In the cooler air of the village approach there hangs a familiar, favourite smoky scent: somebody is burning cedar wood.
25 April 2025
I’m convinced that opportunistic plants (aka weeds) intentionally place themselves beside garden plants of a similar form or leaf shape, in the hope of going unnoticed. Tonight I spotted a remarkably mature woundwort (Stachys palustris) growing next to my clump of Phlomoides tuberosa; two plants uncanny in their resemblance; one intended, the other a rogue. Of all the weeds local to this area that might drift in, however, few are as welcome as woundwort, with its summer whorls of deep burgundy.
26 April 2025
More potting-on this afternoon: cuttings of Fuchsia ‘Hawkshead’ (from stems subtly snapped from a neighbour’s front garden — a habit), clumps of hollyhock (also from pilfered neighbourhood seed… see!); too many calendula seedlings and those of Leucanthemum — the giant variety that surrounds my parents’ house in Wales, from which I took a few seed heads last summer. The cold frame is now packed full; things will have to be planted out before more can be added in.

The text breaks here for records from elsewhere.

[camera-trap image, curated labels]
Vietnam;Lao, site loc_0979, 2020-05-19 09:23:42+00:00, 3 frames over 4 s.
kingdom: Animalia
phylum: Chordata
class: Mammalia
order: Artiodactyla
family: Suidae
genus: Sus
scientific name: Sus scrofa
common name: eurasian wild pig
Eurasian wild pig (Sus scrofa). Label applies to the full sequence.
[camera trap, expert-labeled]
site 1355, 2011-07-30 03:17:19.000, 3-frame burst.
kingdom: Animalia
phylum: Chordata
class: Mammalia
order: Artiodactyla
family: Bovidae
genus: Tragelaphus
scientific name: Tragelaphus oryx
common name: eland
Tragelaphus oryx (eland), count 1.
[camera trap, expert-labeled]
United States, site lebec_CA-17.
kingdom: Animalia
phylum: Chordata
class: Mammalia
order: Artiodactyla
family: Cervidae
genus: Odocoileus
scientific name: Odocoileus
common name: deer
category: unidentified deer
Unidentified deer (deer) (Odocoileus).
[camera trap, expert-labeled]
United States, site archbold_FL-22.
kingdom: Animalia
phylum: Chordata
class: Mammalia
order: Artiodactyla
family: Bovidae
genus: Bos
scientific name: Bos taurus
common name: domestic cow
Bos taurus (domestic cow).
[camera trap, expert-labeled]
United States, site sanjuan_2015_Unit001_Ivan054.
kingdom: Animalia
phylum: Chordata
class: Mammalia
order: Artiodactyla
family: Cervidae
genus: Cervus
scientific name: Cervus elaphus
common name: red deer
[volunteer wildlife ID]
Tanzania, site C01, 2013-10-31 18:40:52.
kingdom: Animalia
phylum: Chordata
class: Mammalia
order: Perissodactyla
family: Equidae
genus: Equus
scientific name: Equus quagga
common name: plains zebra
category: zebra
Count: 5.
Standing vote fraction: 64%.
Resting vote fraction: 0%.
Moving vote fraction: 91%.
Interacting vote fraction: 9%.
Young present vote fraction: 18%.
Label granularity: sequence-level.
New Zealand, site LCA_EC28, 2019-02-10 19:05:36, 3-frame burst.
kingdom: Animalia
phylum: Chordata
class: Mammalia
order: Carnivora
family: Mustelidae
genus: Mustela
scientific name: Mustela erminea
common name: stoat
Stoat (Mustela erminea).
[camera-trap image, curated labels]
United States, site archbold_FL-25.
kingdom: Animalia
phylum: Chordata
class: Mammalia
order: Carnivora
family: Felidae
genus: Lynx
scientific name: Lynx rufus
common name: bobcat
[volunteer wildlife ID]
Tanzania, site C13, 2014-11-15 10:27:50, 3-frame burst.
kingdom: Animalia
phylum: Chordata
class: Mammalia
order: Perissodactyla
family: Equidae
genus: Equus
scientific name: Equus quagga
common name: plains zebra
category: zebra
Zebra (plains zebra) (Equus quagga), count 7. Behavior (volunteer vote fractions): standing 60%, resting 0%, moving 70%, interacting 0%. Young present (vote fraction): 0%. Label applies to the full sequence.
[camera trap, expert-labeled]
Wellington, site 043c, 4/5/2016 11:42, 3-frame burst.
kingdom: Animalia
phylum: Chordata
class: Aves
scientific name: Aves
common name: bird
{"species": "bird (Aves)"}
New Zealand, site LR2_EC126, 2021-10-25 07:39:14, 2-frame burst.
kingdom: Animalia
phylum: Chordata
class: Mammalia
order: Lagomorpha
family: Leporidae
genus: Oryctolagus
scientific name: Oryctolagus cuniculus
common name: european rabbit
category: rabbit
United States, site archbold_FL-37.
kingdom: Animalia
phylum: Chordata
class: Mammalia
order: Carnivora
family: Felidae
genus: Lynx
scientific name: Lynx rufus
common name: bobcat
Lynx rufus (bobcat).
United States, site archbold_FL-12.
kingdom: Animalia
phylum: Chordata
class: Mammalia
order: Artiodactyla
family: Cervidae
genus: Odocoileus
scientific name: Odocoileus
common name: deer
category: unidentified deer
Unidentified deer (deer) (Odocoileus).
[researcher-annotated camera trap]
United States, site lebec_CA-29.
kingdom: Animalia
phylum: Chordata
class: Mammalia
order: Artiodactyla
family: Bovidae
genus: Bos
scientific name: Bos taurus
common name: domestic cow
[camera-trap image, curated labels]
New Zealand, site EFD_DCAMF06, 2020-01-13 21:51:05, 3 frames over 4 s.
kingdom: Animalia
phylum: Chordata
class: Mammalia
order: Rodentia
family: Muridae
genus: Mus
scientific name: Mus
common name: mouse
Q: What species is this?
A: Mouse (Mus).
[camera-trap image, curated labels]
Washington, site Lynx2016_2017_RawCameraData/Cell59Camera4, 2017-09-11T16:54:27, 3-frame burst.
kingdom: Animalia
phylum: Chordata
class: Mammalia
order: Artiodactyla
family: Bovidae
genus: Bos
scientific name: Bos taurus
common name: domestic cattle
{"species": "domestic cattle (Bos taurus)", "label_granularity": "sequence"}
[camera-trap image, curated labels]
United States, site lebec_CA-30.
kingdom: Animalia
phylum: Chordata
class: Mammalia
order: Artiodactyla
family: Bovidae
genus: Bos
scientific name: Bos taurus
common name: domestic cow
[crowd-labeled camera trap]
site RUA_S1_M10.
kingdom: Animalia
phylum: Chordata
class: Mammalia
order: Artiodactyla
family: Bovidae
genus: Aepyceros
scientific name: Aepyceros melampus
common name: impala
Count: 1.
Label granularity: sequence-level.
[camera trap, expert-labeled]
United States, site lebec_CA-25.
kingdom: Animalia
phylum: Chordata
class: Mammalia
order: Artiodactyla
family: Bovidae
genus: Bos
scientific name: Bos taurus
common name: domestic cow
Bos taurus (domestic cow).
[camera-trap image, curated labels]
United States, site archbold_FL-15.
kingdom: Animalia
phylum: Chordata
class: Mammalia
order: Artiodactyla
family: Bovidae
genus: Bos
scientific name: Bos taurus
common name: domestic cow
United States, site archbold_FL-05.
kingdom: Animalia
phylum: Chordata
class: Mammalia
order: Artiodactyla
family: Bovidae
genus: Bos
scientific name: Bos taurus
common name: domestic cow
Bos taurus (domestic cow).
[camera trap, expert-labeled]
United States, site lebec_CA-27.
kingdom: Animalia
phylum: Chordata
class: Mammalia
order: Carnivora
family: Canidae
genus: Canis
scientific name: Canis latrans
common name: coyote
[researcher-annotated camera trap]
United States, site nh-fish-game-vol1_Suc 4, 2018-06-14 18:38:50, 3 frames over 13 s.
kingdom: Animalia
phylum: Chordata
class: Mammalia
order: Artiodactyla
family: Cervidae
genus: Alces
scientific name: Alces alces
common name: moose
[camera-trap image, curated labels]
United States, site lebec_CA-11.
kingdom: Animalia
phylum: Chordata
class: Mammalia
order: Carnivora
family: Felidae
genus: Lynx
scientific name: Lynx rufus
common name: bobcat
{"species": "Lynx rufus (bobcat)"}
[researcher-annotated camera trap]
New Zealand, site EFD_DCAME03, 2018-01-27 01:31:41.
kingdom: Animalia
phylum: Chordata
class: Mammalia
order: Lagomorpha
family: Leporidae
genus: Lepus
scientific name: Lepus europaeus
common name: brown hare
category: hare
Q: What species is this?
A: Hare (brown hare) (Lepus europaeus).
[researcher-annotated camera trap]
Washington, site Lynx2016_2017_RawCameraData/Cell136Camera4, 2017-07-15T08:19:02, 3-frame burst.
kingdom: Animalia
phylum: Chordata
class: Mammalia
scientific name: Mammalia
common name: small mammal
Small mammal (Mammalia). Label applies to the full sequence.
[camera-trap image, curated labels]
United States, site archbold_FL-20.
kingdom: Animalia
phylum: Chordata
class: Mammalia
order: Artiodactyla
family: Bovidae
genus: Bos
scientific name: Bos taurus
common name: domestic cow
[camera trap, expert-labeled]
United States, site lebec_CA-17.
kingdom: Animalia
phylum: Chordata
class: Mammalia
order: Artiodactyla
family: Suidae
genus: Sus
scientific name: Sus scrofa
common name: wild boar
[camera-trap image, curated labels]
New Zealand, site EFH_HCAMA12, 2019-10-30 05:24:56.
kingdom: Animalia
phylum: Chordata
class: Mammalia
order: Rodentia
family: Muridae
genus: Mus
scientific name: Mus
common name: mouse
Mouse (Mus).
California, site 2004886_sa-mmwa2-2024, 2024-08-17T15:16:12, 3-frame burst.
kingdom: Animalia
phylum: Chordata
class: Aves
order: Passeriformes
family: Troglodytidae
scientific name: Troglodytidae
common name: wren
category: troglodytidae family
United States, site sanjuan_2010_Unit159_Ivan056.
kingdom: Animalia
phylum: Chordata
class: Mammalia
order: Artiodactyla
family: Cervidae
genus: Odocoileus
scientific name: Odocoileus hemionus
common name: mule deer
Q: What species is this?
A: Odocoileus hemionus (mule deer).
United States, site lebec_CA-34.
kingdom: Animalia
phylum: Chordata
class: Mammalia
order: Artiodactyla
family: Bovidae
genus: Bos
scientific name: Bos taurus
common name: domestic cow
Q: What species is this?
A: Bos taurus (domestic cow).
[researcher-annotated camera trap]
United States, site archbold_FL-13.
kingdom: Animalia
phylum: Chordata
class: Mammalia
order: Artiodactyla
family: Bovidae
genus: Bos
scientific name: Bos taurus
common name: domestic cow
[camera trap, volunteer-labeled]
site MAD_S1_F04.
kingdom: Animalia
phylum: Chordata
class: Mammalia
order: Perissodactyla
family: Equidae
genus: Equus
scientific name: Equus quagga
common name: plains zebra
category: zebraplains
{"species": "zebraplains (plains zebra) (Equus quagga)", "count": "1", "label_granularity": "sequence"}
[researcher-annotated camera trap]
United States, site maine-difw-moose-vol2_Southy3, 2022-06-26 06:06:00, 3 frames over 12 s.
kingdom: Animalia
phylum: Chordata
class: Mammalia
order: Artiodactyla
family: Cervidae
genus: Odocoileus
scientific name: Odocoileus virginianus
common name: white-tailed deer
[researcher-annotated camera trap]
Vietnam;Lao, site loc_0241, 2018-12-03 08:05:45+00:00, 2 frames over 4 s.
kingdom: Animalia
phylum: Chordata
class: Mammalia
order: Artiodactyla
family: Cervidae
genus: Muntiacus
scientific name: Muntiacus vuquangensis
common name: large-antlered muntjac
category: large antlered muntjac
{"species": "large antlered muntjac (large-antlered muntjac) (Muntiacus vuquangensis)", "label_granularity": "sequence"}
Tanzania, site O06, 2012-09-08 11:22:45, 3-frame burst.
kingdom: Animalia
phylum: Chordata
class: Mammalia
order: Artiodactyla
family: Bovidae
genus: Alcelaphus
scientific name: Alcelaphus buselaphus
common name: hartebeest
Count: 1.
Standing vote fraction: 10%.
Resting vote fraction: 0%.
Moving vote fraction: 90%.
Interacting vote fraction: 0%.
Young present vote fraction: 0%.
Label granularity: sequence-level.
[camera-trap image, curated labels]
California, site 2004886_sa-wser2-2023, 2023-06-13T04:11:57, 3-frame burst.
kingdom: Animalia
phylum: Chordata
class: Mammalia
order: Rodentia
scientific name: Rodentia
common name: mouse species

The garden is pure thrill at this time of year: always you are observing and editing, observing and editing. Lifting and transplanting self-sown seedlings, stripping away burgeoning leaves overshadowing neighbouring plants; pinching-out stem tips to double the volume of flowers. Even in so small a garden as this, all gaps are earmarked for annual plug-ins — the dahlias, cosmos, lilies and calendula still gearing up in the cold frame. You watch as the climbers slowly and then suddenly green the fences, and Welsh poppies paint the borders with yellow saucers. Bright potentillas tumble over themselves. It is truly unreal how fast things move in April, everything at once; it’s a sprint to keep pace with it all.
Matt Collins is a garden and travel writer, and head gardener at the Garden Museum in London.